The weekly (above) and monthly (below) log scale charts still show sentiment/contrary opinion levels near historically low levels that would seem to reinforce a broader bullish count. By the same token, 05-Jul’s 115.65 obviously key high remains intact as the resistant gateway to a major reversal.
On an active-continuation basis, the daily chart above shows the market’s recent poke to the (108.65+) upper-quarter of this year’s range. IF the price action from May’s 87.60 low is just a correction, the upper-quarter of this year’s range is a key area to be watchful for waning strength, a rollover and at least another intra-range relapse, if not a resumption of the 8-YEAR secular bear market. It’s also interesting to note in this active-continuation chart that the past month’s rally has spanned a length that 61.8% (i.e. 0.618 progression) of May-Jul’s preceding 87.60 – 115.65 rally. Such a Fibonacci progression relationship is common in corrective lateral triangle formations.
Adding to this market’s trickiness “up here” is the fact that the futures market has rolled to Mar today as the new prompt contract. The daily chart of the Mar contract below shows the clear and present uptrend as well as this uptrend’s stall-out around the (112.52) 61.8% retrace of Jul-Oct’s 122.85 – 95.80 decline. Despite these Fibonacci relationships however, a confirmed bearish divergence in momentum remains required, even “up here”, to arrest the clear and present uptrend and reject/define a more reliable high and resistance from which we can then prepare for another intra-range relapse or worse.

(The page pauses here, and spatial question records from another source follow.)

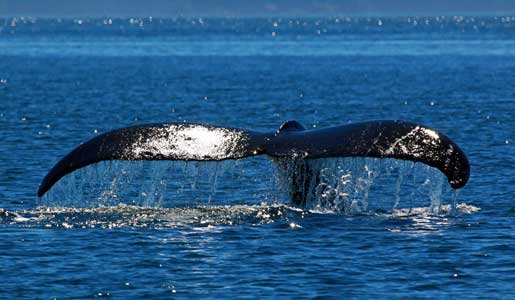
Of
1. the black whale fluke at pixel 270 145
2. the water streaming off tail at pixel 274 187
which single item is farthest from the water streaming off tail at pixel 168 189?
the black whale fluke at pixel 270 145

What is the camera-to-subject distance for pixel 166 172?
23188 millimetres

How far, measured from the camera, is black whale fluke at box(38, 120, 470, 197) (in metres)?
13.3

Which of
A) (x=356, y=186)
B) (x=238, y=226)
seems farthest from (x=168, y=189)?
(x=238, y=226)

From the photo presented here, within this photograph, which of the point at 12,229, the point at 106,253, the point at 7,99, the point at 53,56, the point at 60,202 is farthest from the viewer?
the point at 53,56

Drilling down to an intra-day 240-min chart of the Mar contract and given what we’re approaching as a slippery slope for bulls at the upper-quarter of this year’s range that we believe warrants a more conservative approach to bullish exposure, we’re (admittedly prematurely) identifying yesterday’s 108.15 low as the end or lower boundary of a suspected (4th-Wave) correction the market now needs to sustain gains above to maintain a bullish bias and count “up here”. A failure below 108.15 won’t necessarily confirmed a more protracted intra-range relapse or worse, but it would at least reaffirm the intermediate-term downtrend. And again, from “up here”, we believe a more conservative approach to risk assumption that comes in exchange for whipsaw risk is preferred to the alternative of the next pertinent larger-degree downside threshold that looks to be yesterday’s 104.80 low in the Dec contract.
In sum, there’s a lotta moving parts and considerations and traders are advised to be flexible to a bigger directional move EITHER WAY from the current upper-quarter of this year’s range. We maintain a bullish bias and policy with a failure below 108.15 in the now-prompt Mar contract the next sign of weakness and vulnerability that could expose a more protracted, if intra-range relapse and warrant defensive steps commensurate with one’s personal risk profile. In lieu of such weakness, further and possibly surprising, accelerated gains should not surprise with 05-Jul’s 115.65 high an obviously key threshold the bull needs to break to reinforce a base/reversal count that could be huge in scope.